Clear communication of statistical approaches can ensure healthcare research is well understood, reduce major errors and promote the advancement of science. Yet in contrast to the increasing complexity of data and analyses, published methods sections are at times insufficient for describing necessary details. Therefore, ensuring the quality, transparency and reproducibility of statistical approaches in healthcare research is essential.1 2

Such concerns are not just theoretical and have direct implications for research in the quality and safety field. For example, the Hospital Readmissions Reduction Program was instituted in 2012 by the US Centers for Medicare & Medicaid Services (CMS) and imposed financial penalties on hospitals with high readmission rates. Subsequent studies sought to determine the extent to which this programme was successful in reducing readmissions without promoting unintended consequences, such as increased mortality. Clearly defining the success or failure of this programme is essential, but in 2018 two prominent articles using the same CMS data set presented opposing results.3 4 These conflicts are undoubtedly due to differences in analytical choices, but specific differences are challenging to reconcile given statistical code was unavailable to readers. In another recent example, a major article was retracted due to the discovery of a statistical coding error that reversed the categorisation of treatment and control groups.5 This clinical trial examined a support programme for hospitalised patients with chronic obstructive pulmonary disease, originally reporting a lower risk of hospitalisation and emergency department visits, but in actuality demonstrating the support programme was associated with harm. Both cases demonstrate how better practices with statistical coding sharing at the time of publication may improve the quality of research.
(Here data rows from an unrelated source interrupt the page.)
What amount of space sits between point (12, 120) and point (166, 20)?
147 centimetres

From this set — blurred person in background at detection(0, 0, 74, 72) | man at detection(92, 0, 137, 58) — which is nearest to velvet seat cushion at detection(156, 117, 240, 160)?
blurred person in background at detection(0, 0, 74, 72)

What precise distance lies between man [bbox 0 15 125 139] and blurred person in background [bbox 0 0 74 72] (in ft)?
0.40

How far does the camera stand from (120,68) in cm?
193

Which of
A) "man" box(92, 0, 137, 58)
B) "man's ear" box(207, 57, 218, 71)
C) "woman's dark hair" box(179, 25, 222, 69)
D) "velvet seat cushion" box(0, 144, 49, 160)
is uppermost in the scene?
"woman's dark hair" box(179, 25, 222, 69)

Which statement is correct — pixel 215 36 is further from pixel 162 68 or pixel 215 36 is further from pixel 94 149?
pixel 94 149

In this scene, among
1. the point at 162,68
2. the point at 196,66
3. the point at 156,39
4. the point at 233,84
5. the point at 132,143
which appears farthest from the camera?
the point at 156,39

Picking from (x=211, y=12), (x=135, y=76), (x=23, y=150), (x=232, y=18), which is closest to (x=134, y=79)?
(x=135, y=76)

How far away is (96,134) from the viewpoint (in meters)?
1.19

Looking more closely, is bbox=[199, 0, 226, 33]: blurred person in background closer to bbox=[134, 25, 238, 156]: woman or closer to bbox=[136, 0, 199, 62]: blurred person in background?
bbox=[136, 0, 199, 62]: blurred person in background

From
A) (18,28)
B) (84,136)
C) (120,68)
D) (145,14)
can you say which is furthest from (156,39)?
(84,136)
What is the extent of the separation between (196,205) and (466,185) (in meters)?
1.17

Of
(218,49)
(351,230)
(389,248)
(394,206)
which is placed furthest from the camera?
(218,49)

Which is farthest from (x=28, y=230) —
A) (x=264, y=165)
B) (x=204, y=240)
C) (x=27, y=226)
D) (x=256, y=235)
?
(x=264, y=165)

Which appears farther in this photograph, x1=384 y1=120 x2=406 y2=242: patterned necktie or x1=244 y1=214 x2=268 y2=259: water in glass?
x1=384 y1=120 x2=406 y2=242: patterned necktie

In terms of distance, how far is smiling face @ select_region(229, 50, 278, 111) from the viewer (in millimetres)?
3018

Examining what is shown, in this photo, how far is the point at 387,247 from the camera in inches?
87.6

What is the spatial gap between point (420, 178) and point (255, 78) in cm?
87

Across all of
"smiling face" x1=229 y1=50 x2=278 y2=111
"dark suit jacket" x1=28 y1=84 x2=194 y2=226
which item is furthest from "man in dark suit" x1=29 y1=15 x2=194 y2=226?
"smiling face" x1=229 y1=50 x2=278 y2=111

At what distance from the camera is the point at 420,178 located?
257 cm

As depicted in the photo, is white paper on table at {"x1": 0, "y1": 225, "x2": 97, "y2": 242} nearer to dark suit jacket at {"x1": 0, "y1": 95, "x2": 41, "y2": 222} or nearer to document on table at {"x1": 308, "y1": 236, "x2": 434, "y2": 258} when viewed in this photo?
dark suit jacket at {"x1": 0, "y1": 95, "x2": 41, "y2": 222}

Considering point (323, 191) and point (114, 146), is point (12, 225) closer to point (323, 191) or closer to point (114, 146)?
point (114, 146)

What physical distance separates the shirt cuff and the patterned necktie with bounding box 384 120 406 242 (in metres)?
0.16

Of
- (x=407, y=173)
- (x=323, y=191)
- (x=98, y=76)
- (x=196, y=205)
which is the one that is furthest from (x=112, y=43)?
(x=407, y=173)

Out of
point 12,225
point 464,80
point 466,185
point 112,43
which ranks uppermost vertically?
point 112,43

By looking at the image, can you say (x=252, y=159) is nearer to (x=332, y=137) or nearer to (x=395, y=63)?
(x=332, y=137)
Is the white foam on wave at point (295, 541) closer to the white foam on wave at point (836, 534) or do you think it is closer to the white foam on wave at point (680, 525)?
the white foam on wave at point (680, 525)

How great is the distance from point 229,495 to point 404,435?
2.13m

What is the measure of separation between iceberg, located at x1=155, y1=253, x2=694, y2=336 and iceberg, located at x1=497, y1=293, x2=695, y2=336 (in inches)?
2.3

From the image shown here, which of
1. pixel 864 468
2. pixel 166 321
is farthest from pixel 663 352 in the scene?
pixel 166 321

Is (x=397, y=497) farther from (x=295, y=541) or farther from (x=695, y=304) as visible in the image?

While the utility of statistical code sharing may seem self-evident, it occurs more infrequently than one would expect.2 We believe a principal barrier to statistical code sharing is likely an unfamiliarity with the systematic approach necessary for its success. Using a strategy similar to the Plan-Do-Study-Act (PDSA) cycle commonly used in healthcare for continuous quality improvement,6 7 we describe our recent efforts to establish routine statistical code sharing practices within our research teams as well as key lessons that we have learnt.
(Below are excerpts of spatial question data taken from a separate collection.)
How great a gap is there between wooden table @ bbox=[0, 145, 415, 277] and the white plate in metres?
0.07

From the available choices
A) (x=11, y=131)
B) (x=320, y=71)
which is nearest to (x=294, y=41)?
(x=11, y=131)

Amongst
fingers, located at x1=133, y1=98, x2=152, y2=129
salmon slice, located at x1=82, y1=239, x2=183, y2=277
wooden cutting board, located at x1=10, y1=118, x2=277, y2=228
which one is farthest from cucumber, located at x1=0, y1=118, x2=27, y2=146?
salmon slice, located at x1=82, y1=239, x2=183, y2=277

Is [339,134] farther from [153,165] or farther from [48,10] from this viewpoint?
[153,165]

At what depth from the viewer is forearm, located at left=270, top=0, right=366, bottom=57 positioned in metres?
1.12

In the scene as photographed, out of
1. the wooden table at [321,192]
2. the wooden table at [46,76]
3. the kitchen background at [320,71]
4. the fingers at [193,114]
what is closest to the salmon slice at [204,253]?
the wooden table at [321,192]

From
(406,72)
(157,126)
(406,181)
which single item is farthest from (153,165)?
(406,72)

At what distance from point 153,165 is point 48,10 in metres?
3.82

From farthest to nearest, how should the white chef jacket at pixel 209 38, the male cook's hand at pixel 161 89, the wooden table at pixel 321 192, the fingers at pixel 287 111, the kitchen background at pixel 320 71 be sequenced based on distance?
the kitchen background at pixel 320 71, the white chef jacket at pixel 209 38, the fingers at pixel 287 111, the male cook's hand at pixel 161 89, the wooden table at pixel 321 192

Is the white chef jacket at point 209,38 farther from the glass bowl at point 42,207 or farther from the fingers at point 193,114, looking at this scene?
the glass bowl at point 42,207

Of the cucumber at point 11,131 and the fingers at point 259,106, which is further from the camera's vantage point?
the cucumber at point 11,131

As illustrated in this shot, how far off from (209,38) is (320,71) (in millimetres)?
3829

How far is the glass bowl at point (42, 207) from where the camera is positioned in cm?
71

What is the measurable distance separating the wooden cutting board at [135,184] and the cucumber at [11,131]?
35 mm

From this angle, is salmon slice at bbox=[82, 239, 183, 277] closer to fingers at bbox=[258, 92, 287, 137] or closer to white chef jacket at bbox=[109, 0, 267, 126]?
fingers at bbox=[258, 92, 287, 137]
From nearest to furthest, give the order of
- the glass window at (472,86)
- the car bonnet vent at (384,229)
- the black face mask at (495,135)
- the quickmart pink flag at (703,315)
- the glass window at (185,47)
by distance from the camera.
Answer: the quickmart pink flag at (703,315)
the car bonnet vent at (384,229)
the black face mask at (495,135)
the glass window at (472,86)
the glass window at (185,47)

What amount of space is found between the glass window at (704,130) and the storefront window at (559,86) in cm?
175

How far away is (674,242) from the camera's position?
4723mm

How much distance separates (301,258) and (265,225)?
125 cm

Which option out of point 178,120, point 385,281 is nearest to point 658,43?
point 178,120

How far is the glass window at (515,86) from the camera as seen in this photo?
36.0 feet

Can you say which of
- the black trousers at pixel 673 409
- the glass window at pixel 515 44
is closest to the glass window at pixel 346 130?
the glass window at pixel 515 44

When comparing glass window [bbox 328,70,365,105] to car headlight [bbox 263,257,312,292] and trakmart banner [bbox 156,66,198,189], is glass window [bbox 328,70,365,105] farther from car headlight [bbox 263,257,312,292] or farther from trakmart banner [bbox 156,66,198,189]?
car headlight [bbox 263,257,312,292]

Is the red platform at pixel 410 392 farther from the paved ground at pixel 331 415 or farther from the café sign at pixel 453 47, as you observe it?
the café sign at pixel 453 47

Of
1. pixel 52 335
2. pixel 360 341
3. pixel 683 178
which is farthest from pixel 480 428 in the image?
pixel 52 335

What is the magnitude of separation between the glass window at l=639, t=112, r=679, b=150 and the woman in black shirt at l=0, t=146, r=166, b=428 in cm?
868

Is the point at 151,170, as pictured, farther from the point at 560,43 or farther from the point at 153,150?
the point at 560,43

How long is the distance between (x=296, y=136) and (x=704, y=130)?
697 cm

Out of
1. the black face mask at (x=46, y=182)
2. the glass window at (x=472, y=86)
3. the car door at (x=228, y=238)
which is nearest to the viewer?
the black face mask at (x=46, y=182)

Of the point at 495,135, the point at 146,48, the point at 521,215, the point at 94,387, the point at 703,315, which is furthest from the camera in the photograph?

We focus on three integrated cycles of code sharing: (1) Code development, (2) Code review, and (3) Code release (figure 1). Code development refers to the iterative process of data preparation, code refinement and data analysis critical to any research process. Code review refers to a systematic approach to ensure that statistical code and its generated outputs are clear, valid and align with the study design. Code release refers to the practical tools we and others have used for publicly distributing statistical code. We believe that integration of these three steps within the analytical process is most likely to promote effective statistical code sharing and increase the rigour and quality of statistical code.

Code development

Code development consists of three key phases: data preparation, code refinement and data analysis (figure 1A). While managing data, the analyst must make important decisions regarding cohort selection, linkage to other data sets, aggregation of data and the creation of variables. Throughout this process, the analyst iteratively conducts their own PDSA cycles, at times independently and with guidance from others on the research team. Similarly, the process of analysing data typically requires refinements to ensure data are appropriately structured and analyses are accurately specified. Important decisions regarding both data preparation and analysis must be made throughout code development. Through the process of systematic code sharing, we learnt that simply knowing that code review would occur developed an environment in which the analyst recognised the need to clearly annotate these decisions in the statistical code to ensure understanding for others who may access the statistical code.

Figure 1

An overview of statistical code sharing.

Code review

Code review is a strategy that we have used to ensure developed statistical code is readily shareable. Code review has three core goals. First, it ensures statistical code can be easily followed by others. Second, it assesses for coding errors at a high level. Third, it assures that the code clearly articulates the study design to enhance reproducibility by others.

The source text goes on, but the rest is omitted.